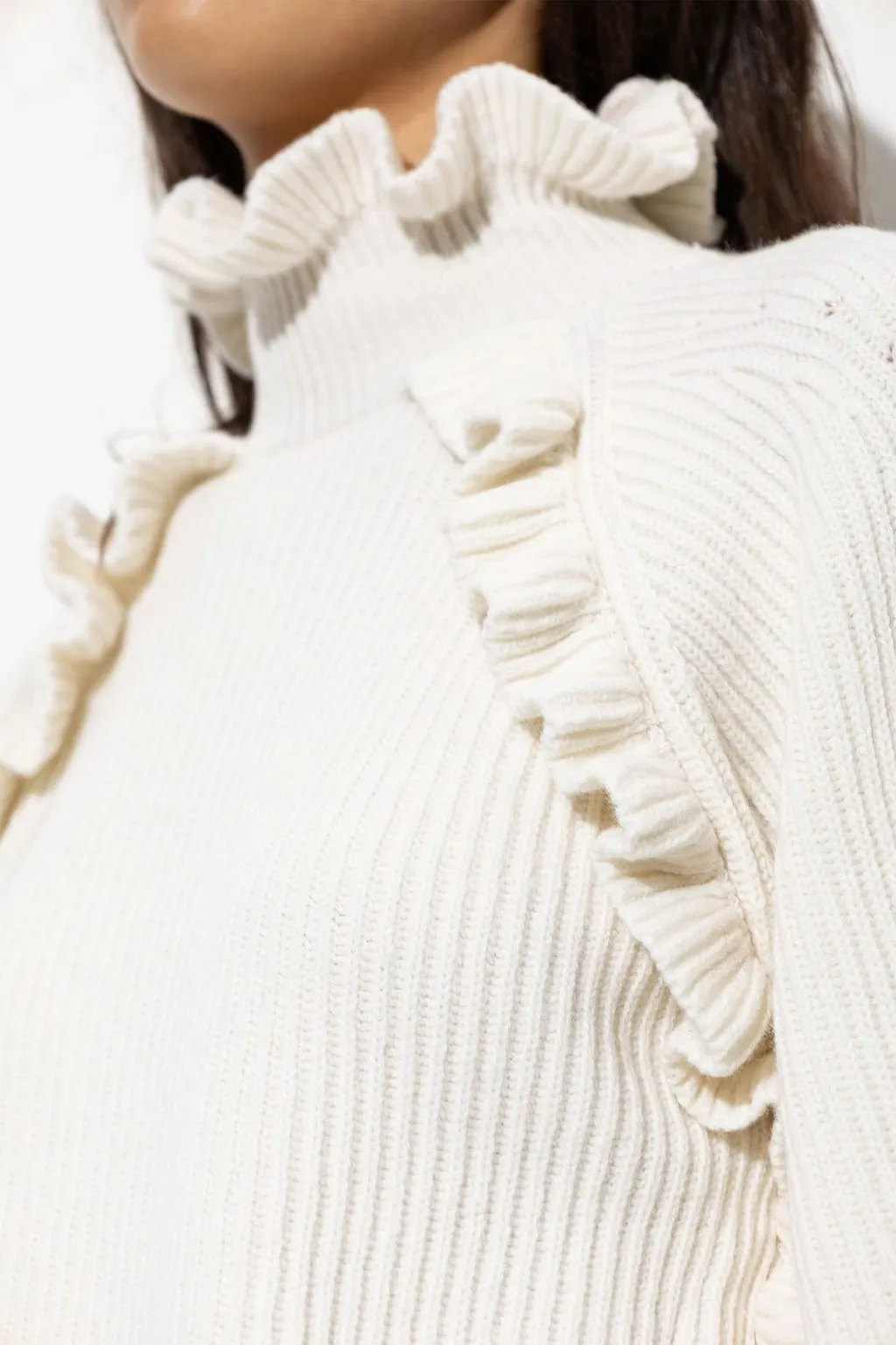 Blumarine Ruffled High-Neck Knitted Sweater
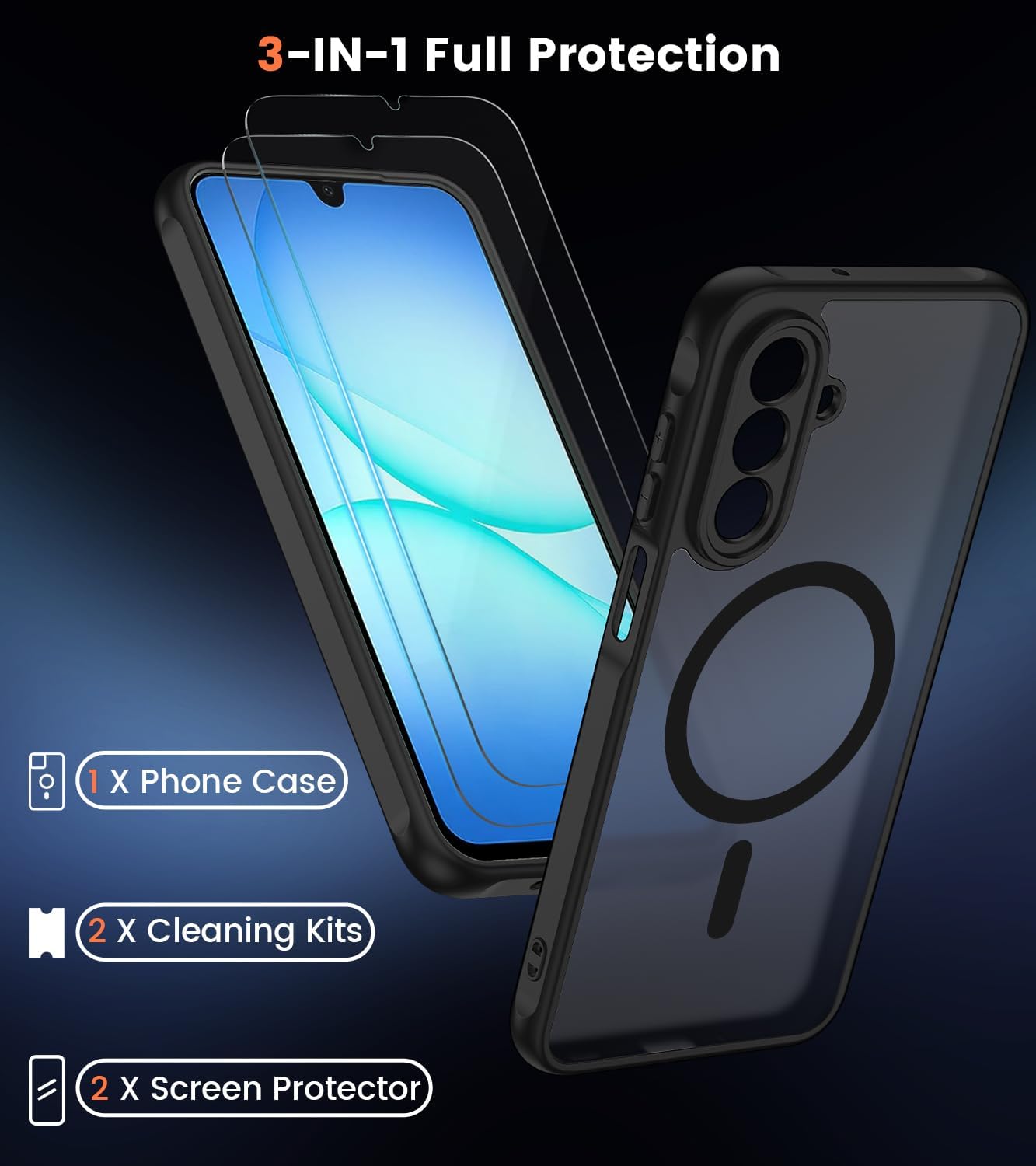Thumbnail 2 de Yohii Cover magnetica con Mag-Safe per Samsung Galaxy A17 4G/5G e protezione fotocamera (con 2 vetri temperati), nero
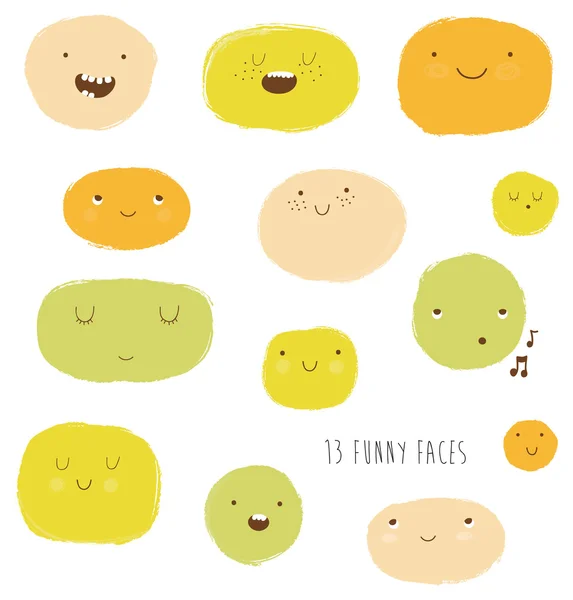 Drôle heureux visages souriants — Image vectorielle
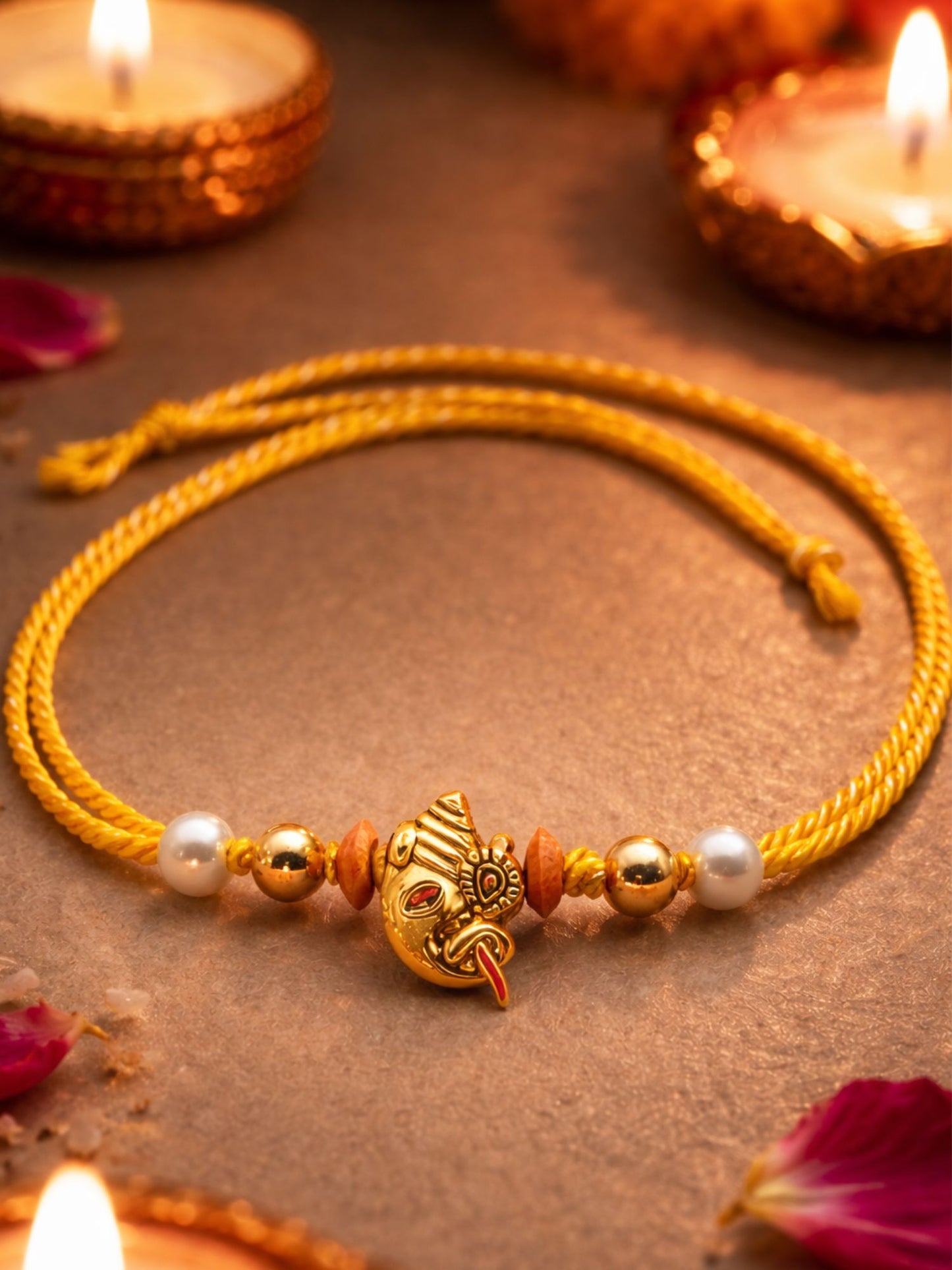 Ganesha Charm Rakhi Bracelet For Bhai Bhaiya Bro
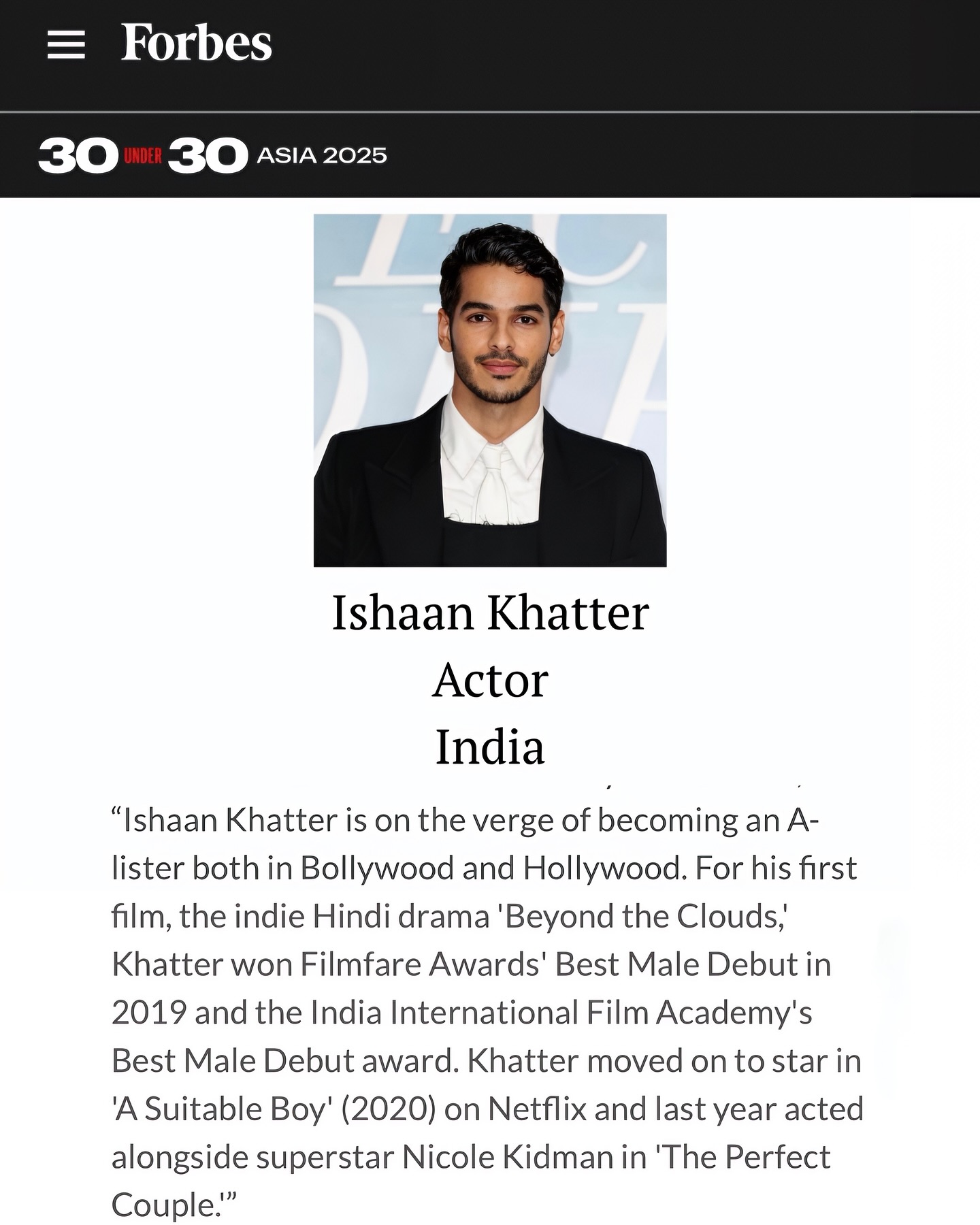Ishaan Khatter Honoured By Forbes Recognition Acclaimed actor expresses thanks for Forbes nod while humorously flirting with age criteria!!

# Work to be completed
Please turn the listing above into a numbered list with no blank lines, covering every line of it and leaving the pictures out of your answer.

# Reply
1.  Blumarine Ruffled High-Neck Knitted Sweater
2. Thumbnail 2 de Yohii Cover magnetica con Mag-Safe per Samsung Galaxy A17 4G/5G e protezione fotocamera (con 2 vetri temperati), nero
3.  Drôle heureux visages souriants — Image vectorielle
4.  Ganesha Charm Rakhi Bracelet For Bhai Bhaiya Bro
5. Ishaan Khatter Honoured By Forbes Recognition Acclaimed actor expresses thanks for Forbes nod while humorously flirting with age criteria!!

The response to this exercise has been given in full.